1748. Clarissa, or, the History of a Young Woman published by Samuel Richardson. A young virtuous woman is drugged, raped and kept prisoner by a man attempting to trick her into marrying him. While yes, some of them aren't depressing, the likely hood is that you'll have to have to study the darker ones to get to the more pleasant ones.
Yes but there is a difference between outlining terrible events and incorporating them into a encompassing literary theory- it's the difference between "Here is a rape" and "WE ARE ALL RAPISTS".
Quote:
Part of an English Major though is really the exploration of literature and trying to figure out why the author wrote what he wrote and what exactly he was trying to say. This is why you'll see so many different fields of literary criticism ranging from historic critics to psychoanalytical criticism. I mean, I'm not familiar with what books you're talking about but if you look at some of the authors and what was happening in their lives, such as (for lack of a better example) Jack Kerouac's On The Road. It's so closely autobiographical that you can pretty much place the whole book into his life but the names are changed.

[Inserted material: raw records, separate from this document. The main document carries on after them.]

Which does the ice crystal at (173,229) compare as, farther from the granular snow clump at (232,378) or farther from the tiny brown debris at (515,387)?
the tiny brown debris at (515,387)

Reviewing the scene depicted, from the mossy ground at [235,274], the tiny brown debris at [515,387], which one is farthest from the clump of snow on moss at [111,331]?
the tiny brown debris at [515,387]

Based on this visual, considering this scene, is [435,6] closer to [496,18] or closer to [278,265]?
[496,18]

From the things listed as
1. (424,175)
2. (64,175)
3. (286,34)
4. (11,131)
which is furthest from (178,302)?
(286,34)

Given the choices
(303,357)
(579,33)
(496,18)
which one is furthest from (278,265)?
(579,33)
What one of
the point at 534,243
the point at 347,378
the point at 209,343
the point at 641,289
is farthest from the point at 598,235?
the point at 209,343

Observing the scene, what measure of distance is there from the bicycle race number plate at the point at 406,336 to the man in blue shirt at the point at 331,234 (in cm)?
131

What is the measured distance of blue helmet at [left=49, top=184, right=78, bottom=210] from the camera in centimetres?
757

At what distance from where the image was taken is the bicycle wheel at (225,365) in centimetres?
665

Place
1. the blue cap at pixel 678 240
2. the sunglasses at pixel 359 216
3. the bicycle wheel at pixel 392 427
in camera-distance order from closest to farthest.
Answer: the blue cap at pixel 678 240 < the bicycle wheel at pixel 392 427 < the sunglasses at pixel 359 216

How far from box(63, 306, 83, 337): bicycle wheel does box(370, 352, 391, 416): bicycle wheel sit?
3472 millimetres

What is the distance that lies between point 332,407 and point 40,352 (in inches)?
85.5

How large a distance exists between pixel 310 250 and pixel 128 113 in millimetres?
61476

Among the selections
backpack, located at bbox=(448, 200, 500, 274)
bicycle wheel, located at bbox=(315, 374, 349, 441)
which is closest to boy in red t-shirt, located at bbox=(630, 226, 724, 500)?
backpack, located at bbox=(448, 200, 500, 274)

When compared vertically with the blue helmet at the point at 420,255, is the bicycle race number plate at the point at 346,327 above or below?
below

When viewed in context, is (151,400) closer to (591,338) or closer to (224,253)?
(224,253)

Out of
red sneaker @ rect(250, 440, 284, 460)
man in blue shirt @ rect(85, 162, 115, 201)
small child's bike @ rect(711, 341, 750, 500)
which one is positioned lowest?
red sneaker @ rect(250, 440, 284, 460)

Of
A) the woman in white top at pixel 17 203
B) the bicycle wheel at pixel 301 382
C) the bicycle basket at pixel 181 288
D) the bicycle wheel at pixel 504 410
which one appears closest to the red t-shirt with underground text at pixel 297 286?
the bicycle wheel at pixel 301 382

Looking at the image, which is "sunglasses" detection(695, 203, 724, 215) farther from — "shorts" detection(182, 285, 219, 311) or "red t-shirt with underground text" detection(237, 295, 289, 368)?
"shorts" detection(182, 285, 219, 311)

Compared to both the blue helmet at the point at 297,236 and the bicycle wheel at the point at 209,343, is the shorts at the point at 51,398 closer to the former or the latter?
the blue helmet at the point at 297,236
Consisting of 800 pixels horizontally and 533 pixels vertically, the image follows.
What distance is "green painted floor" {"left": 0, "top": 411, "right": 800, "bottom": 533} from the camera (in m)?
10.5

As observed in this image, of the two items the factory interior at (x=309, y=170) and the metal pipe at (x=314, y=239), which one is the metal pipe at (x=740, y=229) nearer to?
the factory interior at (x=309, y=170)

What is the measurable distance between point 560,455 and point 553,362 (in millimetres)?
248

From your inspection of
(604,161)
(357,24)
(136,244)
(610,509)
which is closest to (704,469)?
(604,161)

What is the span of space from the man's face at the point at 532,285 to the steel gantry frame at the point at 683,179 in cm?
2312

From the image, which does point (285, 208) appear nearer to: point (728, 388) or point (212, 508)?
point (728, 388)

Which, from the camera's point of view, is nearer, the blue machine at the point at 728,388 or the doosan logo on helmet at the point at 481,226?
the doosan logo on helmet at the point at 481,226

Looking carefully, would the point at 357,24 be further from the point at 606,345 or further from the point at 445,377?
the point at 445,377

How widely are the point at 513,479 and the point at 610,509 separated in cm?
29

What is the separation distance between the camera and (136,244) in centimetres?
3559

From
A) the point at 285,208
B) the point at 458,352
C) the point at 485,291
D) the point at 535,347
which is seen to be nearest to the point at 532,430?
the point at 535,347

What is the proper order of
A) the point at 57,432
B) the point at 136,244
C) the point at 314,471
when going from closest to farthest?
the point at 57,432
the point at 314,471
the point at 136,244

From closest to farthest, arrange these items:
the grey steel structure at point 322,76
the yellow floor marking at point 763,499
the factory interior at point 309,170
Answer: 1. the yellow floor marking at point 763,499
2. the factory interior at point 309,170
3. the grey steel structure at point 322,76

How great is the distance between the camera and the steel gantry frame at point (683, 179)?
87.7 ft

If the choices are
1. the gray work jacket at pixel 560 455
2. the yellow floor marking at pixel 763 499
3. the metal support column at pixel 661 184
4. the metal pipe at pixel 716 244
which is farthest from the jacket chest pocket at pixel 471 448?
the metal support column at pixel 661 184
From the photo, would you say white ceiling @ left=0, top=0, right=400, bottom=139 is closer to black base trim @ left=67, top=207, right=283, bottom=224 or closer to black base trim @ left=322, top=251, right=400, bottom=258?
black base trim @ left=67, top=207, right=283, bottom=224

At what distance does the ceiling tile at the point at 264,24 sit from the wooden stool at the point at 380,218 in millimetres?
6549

The whole book isn't that dark, certainly not as much as the books you've mentioned, but it's depressing because the character mentions that he's just lost his father, he's split from his wife and he's recovering from an illness and by the end of the book, nothing has really changed. He's traversed America but nothing really changed, he's not much of a better person because of it, and if you look into the context of the author you see that he's writing this after his father has died, and his separated from his wife and he's recovered from an illness and travelled back and forth across America, so you can see why he's written this novel. Nothing changes in the novel because the writer feels that nothing has changed. And that's how it happens sometimes. You've got a writer who feels pretty depressed and down, but he's a writer and he wants to write, so he writes, but what he's feeling comes out in his writing and you even up with depressed literature.
This is all irrelevant if you are a new critic *titter titter*
Man I hate new criticism. It is especially great because I only encounter literary theory as it crossects with historical analysis of sources so we get new critic historians. Most self-defeating field ever.